Though The Switch is billed as a romance, it’s the other aspects of the narrative that truly shine.
I could not believe how many times I suddenly felt like I was about to start crying. The emotions in this story are always simmering right below the surface, ready to bubble up with very little notice. O’Leary is excellent at making you feel what her characters are feeling, and I felt drawn into their lives immediately. There’s a surprising amount of depth for what is essentially a chick flick trope.
Honestly, the romance was an afterthought. It was pretty clear from the beginning that Ethan wasn’t a great boyfriend, and even though I did really like Jackson, there isn’t enough to justify Leena quite literally falling into his arms in the end.

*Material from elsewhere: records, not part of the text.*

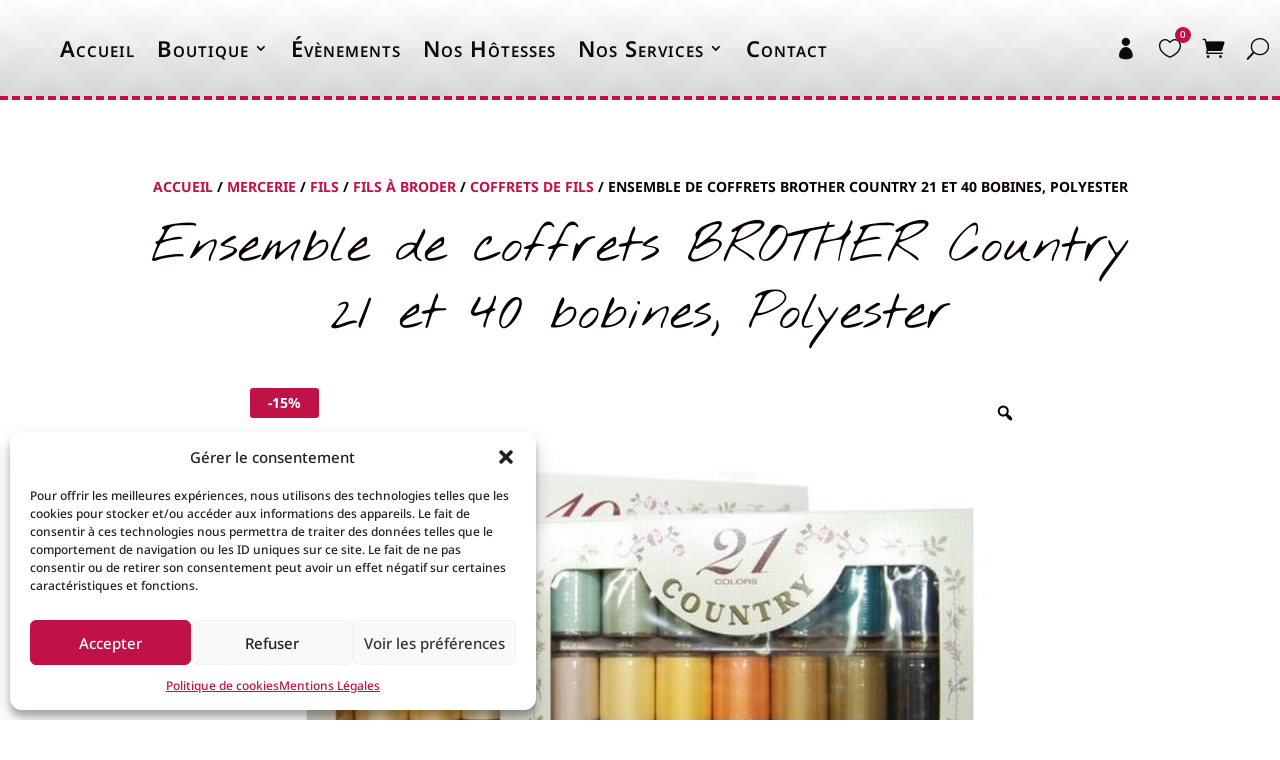

--- FILE ---
content_type: text/javascript
request_url: https://www.fievee.com/wp-content/plugins/woo-essential/assets/js/scripts.js?ver=3.9
body_size: 1306
content:
!function(n){function a(){n(document).on("click",".dnwoo-quickview",function(o){o.preventDefault();var o=n(this),{quickid:e,orderclass:t}=o.data(),o=(n(".dnwoo-modal-body").empty(),n("#dnwooquick-viewmodal").addClass(["dnwooquickview-open dnwooloading",o.data().orderclass]),n("#dnwooquick-viewmodal .dnwoo-modal-close").hide(),n(".dnwoo-modal-body").html('<div class="dnwoo-loading"><div class="dnwoods-css"><div style="width:100%;height:100%" class="dnwoods-ripple"></div></div><div>'),{id:e,action:"dnwoo_quickview",orderclass:t});n.ajax({url:Woo_Essential.ajaxurl,data:o,method:"POST",success:function(o){setTimeout(function(){n(".dnwoo-modal-body").html(o.slice(0,-1)),n("#dnwooquick-viewmodal .dnwoo-modal-close").show(),n(".dnwoo-modal-dialog .dnwoo-modal-content").css("background-color","#ffffff"),n("#dnwooquick-viewmodal").removeClass("dnwooloading"),n(".dnwoo-grid-slider-container").each(function(){var o=n(this).find(".dnwoo-quick-view-thumbnails"),e=n(this).find(".dnwoo-quick-view-thumbnails .swiper-slide");let t;e.length<2?o.css("display","none"):t=new Swiper(o,{spaceBetween:10,slidesPerView:4,freeMode:!0,watchSlidesProgress:!0});o=n(this).find(".dnwoo-quick-view-slide");new Swiper(o,{slidesPerView:1,speed:400,spaceBetween:10,navigation:{nextEl:".swiper-button-next",prevEl:".swiper-button-prev"},zoom:{enabled:!0},thumbs:{swiper:1<e.length&&t}})}),n(".dnwoo-quick-view-slide .swiper-slide a").magnificPopup({type:"image",gallery:{enabled:!0},image:{markup:'<div class="mfp-figure dnxte-msnary-mfp-config"><div class="mfp-close"></div><div class="mfp-img"></div><div class="mfp-bottom-bar"><div class="mfp-title"></div><div class="mfp-counter" style="display: none;"></div></div></div>',titleSrc:function(o){return o.el.attr("data-title")+o.el.attr("data-caption")}},zoom:{enabled:!0,duration:300}})},300)},error:function(){}})})}n("#main-content .et-l").prepend('<div class="woocommerce dnwoo-quick-view-modal dnwoo_grid_popup_wrapper" id="dnwooquick-viewmodal" style="visibility: hidden;opacity: 0;display:none;"><div class="dnwoo-modal-dialog product"><div class="dnwoo-modal-content"><button type="button" class="dnwoo-modal-close">&times;</button><div class="dnwoo-modal-body"></div></div></div></div>'),a();function e(){n("#dnwooquick-viewmodal").removeClass("dnwooquickview-open"),n("body").removeClass("dnwooquickview"),n(".dnwoo-modal-dialog .dnwoo-modal-content").css("background-color","transparent")}n(".dnwoo-modal-close").on("click",e),n("#dnwooquick-viewmodal").on("click",e),document.addEventListener("keydown",function(o){"Escape"===o.key&&e()}),n(".dnwoo-modal-dialog.product").on("click",function(o){o.stopPropagation()}),n(".dnwoo_product_main_wrapper").each(function(){a();var e=n(this).find(".dnwoo_product_grid_wrapper"),t=n(this).find(".dnwoo-load-more-pagination"),i=t.text(),d=2;n(t).on("click",function(o){o.preventDefault();o=n(this).data("values");n.ajax({url:Woo_Essential.ajaxurl,type:"POST",data:{action:"product_grid_pagination",paged:d,carousel_layouts:o["carousel-layouts"],per_page:o["products-number"],offset_number:o["offset-number"],order:o.order,orderby:o.orderby,type:o.type,include_categories:o["include-categories"],hide_out_of_stock:o["out-of-stock"],thumbnail_size:o["thumbnail-size"],show_rating:o["show-rating"],show_price_text:o["show-price-text"],show_category:o["show-category"],show_add_to_cart:o["show-add-to-cart"],show_quick_view_button:o["show-quick-view"],orderclass:o.orderclass,show_add_to_cart_icon:o.addtocarticon,show_wish_list_icon:o.wishlisticon,show_add_compare_icon:o.addcompare,show_quickview_icon:o.quickviewicon,show_featured_product:o["show-featured"],outofstock_text:o["outofstock-text"],featured_text:o["featured-text"],show_badge:o["show-badge"],sale_text:o["sale-text"],percentage_text:o["percentage-text"],addtocart_text:o["addtocart-text"],select_option_text:o["select-option-text"],dnwoo_quick_view_text:o["quickview-text"],header_level:o["header-level"],current_category:o.current_categories,current_tags:o.current_tags},beforeSend:function(o){t.text("Loading...")},success:function(o){0<o.length?(t.text(i),e.append(o),d++,setTimeout(function(){a()},10)):t.remove()}})})}),n(document).on("change",".dnwoo-orderby",function(o){var e=o.target.value,o=o.target.name,o=window.location.protocol+"//"+window.location.host+window.location.pathname+"?"+o+"="+e;try{window.location.replace(o)}catch(o){}})}(jQuery);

Eileen’s romance had a little more build-up and pay-off and was much more of a focus of her story, but it still wasn’t the most enjoyable part.
O’Leary’s writing is witty and charming, perfectly placing you in London and rural Yorkshire with ease. She captures the small-town vibe as Leena struggles to step into Eileen’s life and figure out her own. And while Eileen’s online dating is surprisingly successful, her meddling nature makes it impossible for her not to get involved in everyone’s business, which can be difficult in a big city where everyone is living their own lives. Unfortunately, with the split narrative, The Switch was a little too short for either side to feel fully developed, but it was still a very enjoyable read.